C’est l’histoire d’un éléphant qui a réussi à se retourner aussi rapidement qu’un lièvre. En 2023, IBM s’est lancée dans la course à l’intelligence artificielle face à de redoutables startups et des géants tels que Google, Amazon et Meta. En quelques mois, elle a introduit la plateforme WatsonX pour répondre à divers besoins à l’aide de nouveaux outils et de puissants modèles de langage. IBM crée même ses propres modèles, ajoutant cette plateforme « en haut de la pile » comprenant les services Red Hat et Z.
Pour Robert Haas, un chercheur du laboratoire IBM Research à Zurich (Suisse), 2023 a été une année hors du commun. Avec ses 27 ans de carrière chez « Big Blue », il juge le lancement comme une belle revanche sur des pronostics externes pessimistes. Et un beau moyen de rassembler les dizaines de milliers de salariés de cet énorme paquebot qu’est IBM. À l’instar du quantique, l’IA prend une place centrale. 150 000 salariés de la multinationale ont été invités à venir tester par eux-mêmes. Objectif : se rendre compte, le plus rapidement possible de l’ampleur de la technologie. Et y prendre part.
01net : La mobilité professionnelle et le manque de longévité en entreprise ne semblent pas toucher IBM, qui a réussi à vous faire rester 27 ans dans ses rangs. On imagine que de nombreux autres acteurs aimeraient vous débaucher. Pourquoi n’êtes-vous jamais parti ?
Robert Haas : C’est très simple : je suis parti ailleurs, mais toujours chez IBM. Voilà ce que je dirais pour faire simple, mais c’est vrai. C’est l’avantage d’une multinationale, je n’ai pas fait plus de 5 ans au même poste. Je suis passé de la recherche au développement, puis à la stratégie d’entreprise. Et me voilà de retour dans la recherche. Chacune de ces expériences m’ont aidé. À chaque fois que je change, je me sens un plus pertinent pour l’entreprise.
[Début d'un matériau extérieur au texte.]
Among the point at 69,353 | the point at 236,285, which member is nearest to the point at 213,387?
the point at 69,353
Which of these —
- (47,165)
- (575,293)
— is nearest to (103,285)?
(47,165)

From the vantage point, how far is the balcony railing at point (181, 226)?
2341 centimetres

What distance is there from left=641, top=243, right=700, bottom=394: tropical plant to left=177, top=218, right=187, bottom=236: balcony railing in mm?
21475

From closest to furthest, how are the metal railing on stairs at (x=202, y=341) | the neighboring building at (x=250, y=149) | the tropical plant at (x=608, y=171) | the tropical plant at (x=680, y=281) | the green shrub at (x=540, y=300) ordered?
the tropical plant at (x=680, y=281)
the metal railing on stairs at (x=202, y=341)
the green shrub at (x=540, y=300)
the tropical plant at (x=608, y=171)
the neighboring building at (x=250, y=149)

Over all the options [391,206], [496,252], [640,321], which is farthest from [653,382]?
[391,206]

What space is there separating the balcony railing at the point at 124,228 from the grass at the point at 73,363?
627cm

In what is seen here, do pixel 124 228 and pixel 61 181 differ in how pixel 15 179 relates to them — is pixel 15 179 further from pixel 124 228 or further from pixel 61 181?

Les profils qui ont connu différents postes comme cela permettent de relier les points dans cette immense constellation.
Avec le temps, on apporte davantage de valeur. En passant de la recherche à la stratégie, j’ai pu ajouter à mon quotidien un contact avec le client qui n’est pas possible quand l’on est uniquement dans la recherche. Et en même temps, mes compétences dans la recherche m’ont permis d’être plus clair avec eux, leur expliquer plus simplement ce qu’il se passe du côté de la R&D ; l’état actuel du produit et les évolutions futures. Ensuite, quand je suis retourné dans la recherche, j’ai aussi pu tirer des leçons de tout ça et changer les processus pour trouver une meilleure manière de fonctionner.
Maintenant, je suis retourné dans la recherche et cela me va très bien, car je peux continuer à m’exprimer librement. Les projets que je réalise ne seront pas forcément des projets qui déboucheront sur des produits chez IBM demain, alors c’est plus simple.
01net : Est-ce que les chercheurs du lab, en raison de leur diversité générationnelle, ont des points de vue variés, notamment en ce qui concerne l’intelligence artificielle ?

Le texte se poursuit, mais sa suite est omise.